Buddhism in Sri Lanka is primarily of the Theravada school, and constitutes the religious faith of about 70% of the population. According to traditional Sri Lankan chronicles (such as the Dipavamsa), Buddhism was introduced into Sri Lanka in the 2nd century BCE by Venerable Mahinda, the son of the Emperor Ashoka, during the reign of Sri Lanka’s King Devanampiya Tissa. During this time, a sapling of the Bodhi Tree was brought to Sri Lanka and the first monasteries were established under the sponsorship of the Sri Lankan king. The Pali Canon, having previously been preserved as an oral tradition, was first committed to writing in Sri Lanka around 30 BCE.

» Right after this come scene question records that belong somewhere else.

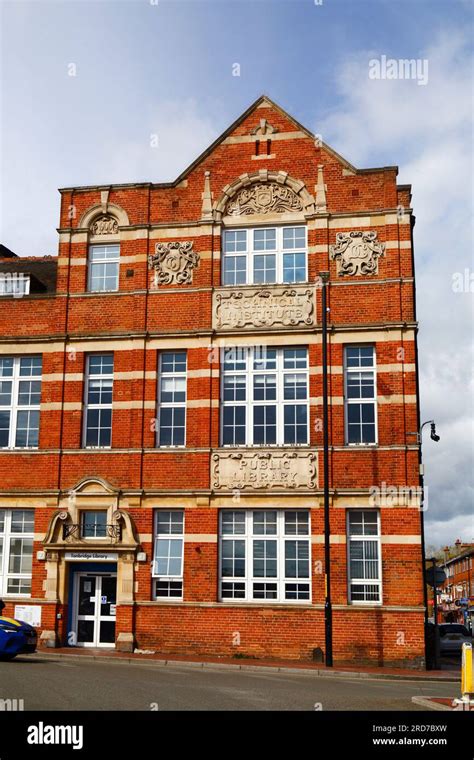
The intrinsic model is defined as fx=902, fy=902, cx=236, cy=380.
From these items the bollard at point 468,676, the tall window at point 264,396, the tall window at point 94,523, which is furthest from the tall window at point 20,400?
the bollard at point 468,676

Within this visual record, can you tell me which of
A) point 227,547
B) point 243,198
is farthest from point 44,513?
point 243,198

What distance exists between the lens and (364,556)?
22.7 meters

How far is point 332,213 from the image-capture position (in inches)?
960

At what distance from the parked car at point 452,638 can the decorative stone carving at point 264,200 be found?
15.1 meters

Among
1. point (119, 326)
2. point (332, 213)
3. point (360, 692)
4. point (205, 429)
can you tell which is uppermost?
point (332, 213)

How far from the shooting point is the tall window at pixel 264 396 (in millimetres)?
23609

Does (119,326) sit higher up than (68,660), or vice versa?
(119,326)

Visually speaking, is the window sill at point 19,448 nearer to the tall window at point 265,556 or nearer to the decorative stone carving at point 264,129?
the tall window at point 265,556

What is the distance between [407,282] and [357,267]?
1.39 m

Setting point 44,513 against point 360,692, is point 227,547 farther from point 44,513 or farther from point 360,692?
point 360,692

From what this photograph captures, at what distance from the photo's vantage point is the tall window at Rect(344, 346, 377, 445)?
76.4 feet

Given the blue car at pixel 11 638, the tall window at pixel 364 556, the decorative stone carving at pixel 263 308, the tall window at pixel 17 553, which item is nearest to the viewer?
the blue car at pixel 11 638

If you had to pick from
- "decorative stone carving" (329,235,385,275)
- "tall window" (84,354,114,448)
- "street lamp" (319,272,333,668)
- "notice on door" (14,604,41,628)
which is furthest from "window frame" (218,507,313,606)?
"decorative stone carving" (329,235,385,275)

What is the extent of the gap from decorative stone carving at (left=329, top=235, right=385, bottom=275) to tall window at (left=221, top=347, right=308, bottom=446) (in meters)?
2.54
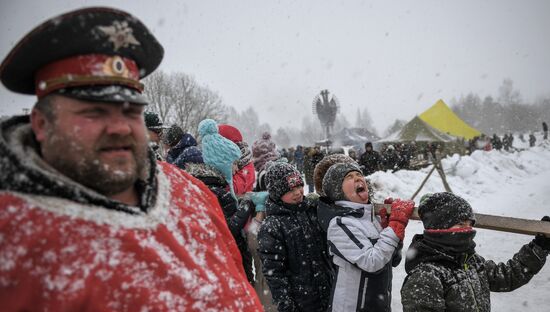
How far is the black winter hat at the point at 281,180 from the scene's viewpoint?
2.80m

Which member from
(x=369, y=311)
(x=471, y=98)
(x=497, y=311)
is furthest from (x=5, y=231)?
(x=471, y=98)

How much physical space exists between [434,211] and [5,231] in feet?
7.58

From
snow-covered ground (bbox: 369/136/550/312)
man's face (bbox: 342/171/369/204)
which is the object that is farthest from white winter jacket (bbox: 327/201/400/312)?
snow-covered ground (bbox: 369/136/550/312)

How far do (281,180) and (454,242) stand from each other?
1.34 metres

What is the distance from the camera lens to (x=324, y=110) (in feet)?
112

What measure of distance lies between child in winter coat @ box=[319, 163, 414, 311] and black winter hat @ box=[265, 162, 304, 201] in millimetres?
347

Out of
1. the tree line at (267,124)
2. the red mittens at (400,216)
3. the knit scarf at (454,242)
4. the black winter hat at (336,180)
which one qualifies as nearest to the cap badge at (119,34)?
the black winter hat at (336,180)

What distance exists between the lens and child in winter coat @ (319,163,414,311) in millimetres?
2312

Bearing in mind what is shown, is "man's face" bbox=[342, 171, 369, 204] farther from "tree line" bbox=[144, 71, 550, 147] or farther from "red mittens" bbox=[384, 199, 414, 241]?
"tree line" bbox=[144, 71, 550, 147]

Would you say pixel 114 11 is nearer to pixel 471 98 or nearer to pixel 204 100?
pixel 204 100

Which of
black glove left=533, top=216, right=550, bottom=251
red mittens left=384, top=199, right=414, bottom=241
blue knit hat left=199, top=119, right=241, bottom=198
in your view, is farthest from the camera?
blue knit hat left=199, top=119, right=241, bottom=198

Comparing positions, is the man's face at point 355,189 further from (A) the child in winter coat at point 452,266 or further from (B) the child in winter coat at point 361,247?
(A) the child in winter coat at point 452,266

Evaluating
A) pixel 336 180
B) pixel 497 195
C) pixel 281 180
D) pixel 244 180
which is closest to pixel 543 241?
pixel 336 180

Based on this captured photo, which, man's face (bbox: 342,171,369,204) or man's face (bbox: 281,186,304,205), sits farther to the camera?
man's face (bbox: 281,186,304,205)
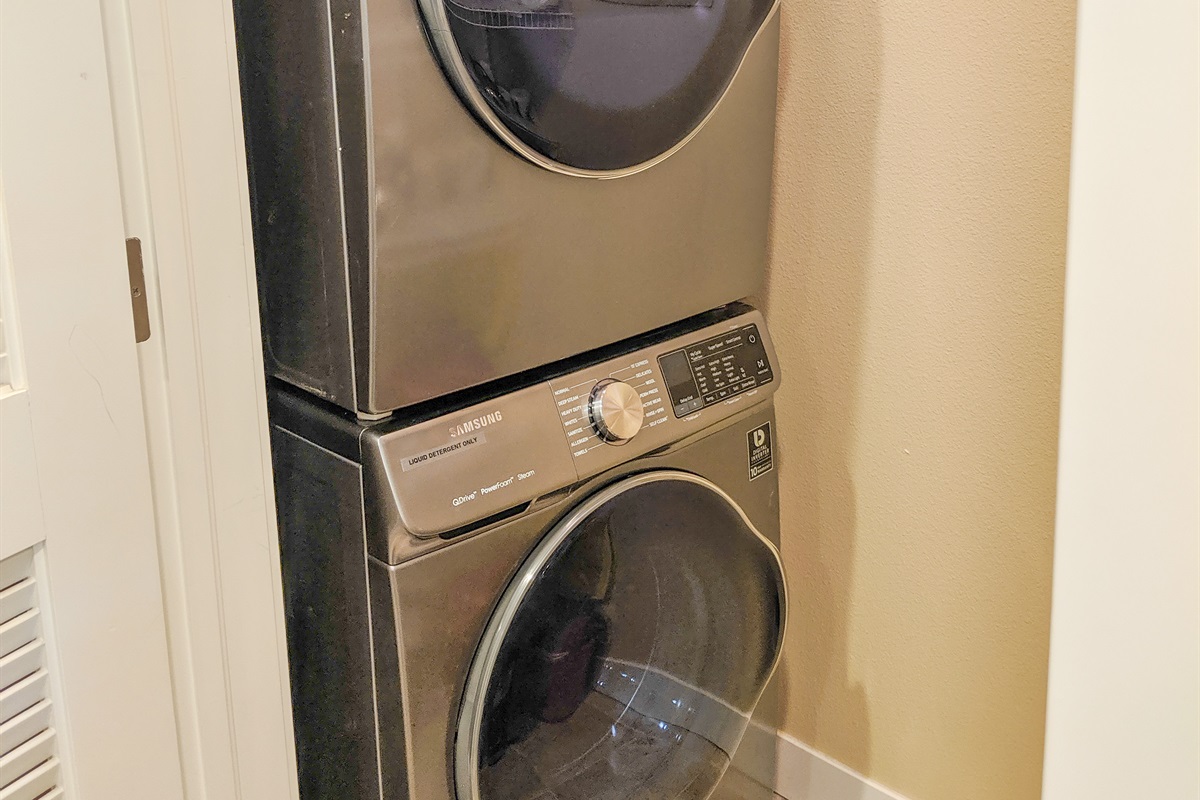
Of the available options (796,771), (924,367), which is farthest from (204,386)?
(796,771)

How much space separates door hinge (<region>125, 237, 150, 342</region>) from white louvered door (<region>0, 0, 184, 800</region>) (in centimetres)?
1

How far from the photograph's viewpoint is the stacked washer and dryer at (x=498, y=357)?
29.1 inches

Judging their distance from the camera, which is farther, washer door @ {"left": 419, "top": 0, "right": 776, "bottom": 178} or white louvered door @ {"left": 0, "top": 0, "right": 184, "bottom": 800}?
washer door @ {"left": 419, "top": 0, "right": 776, "bottom": 178}

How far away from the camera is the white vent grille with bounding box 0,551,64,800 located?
25.1 inches

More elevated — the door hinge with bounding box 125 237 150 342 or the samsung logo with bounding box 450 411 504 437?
the door hinge with bounding box 125 237 150 342

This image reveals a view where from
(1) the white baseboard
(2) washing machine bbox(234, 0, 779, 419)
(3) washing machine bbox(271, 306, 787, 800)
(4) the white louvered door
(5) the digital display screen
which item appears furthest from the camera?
(1) the white baseboard

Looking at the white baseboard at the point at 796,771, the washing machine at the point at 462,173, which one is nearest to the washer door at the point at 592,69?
the washing machine at the point at 462,173

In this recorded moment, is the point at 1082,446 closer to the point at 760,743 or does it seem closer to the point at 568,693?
the point at 568,693

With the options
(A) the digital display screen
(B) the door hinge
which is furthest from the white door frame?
(A) the digital display screen

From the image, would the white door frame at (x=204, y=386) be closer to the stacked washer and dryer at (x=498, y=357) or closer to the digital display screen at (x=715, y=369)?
the stacked washer and dryer at (x=498, y=357)

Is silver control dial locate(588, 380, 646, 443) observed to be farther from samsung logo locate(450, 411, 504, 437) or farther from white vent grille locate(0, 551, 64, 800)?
white vent grille locate(0, 551, 64, 800)

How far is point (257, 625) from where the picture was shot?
0.82m

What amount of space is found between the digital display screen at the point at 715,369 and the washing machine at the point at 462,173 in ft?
0.24

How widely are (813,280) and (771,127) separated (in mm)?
230
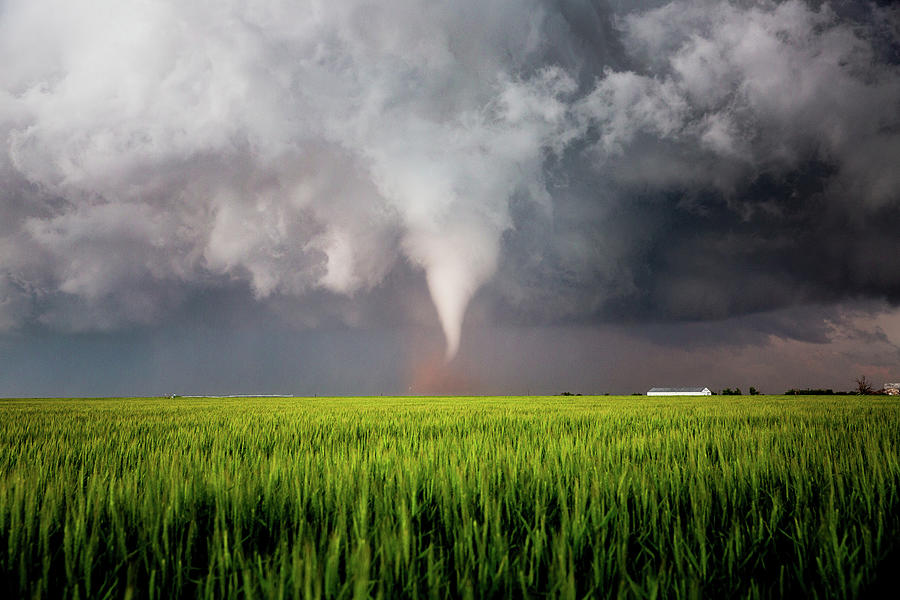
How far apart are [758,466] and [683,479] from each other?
76cm

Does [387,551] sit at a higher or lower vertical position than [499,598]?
higher

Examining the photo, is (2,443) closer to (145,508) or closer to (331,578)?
(145,508)

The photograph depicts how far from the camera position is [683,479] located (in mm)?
3373

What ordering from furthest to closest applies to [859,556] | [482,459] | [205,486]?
[482,459], [205,486], [859,556]

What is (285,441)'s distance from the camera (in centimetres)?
626

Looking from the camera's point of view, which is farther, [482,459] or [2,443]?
[2,443]

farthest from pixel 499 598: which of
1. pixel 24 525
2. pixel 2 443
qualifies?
pixel 2 443

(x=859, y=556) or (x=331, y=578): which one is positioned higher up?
(x=331, y=578)

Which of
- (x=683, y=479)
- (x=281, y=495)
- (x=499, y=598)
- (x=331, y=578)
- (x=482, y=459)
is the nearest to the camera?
(x=331, y=578)

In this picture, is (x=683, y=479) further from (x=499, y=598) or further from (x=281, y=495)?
(x=281, y=495)

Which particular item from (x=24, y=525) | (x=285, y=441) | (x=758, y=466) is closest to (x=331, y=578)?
(x=24, y=525)

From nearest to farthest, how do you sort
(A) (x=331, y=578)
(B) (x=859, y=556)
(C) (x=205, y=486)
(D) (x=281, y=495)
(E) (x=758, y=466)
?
(A) (x=331, y=578)
(B) (x=859, y=556)
(D) (x=281, y=495)
(C) (x=205, y=486)
(E) (x=758, y=466)

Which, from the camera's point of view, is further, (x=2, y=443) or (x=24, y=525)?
(x=2, y=443)

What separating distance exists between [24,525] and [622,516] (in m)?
2.76
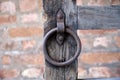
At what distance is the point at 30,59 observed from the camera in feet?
6.58

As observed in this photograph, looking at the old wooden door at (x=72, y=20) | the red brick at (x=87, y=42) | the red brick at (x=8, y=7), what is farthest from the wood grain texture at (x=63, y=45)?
the red brick at (x=8, y=7)

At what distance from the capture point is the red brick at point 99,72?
199 cm

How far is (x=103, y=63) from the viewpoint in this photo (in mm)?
1992

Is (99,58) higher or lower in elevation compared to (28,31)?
lower

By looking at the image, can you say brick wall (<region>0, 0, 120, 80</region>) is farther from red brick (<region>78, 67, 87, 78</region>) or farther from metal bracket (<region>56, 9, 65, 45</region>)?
metal bracket (<region>56, 9, 65, 45</region>)

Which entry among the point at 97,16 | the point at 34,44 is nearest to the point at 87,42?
the point at 34,44

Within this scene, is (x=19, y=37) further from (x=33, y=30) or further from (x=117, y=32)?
(x=117, y=32)

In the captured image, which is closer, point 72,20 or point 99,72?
point 72,20

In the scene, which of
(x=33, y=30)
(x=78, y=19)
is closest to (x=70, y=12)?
(x=78, y=19)

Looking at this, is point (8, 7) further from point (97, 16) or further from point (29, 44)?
point (97, 16)

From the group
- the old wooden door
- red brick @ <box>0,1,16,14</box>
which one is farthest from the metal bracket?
red brick @ <box>0,1,16,14</box>

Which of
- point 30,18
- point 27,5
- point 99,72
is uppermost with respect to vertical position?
point 27,5

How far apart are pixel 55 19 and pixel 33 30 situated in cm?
131

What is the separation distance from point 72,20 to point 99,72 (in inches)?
54.2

Sri Lanka has the longest continuous history of Buddhism of any Buddhist nation, with the Sangha having existed in a largely unbroken lineage since its introduction in the 2nd century. During periods of decline, the Sri Lankan monastic lineage was revived through contact with Myanmar and Thailand. Periods of Mahayana influence, as well as official neglect under colonial rule, created great challenges for Theravada Buddhist institutions in Sri Lanka, but repeated revivals and resurgences – most recently in the 19th century CE – have kept the Theravada tradition alive for over 2,000 years.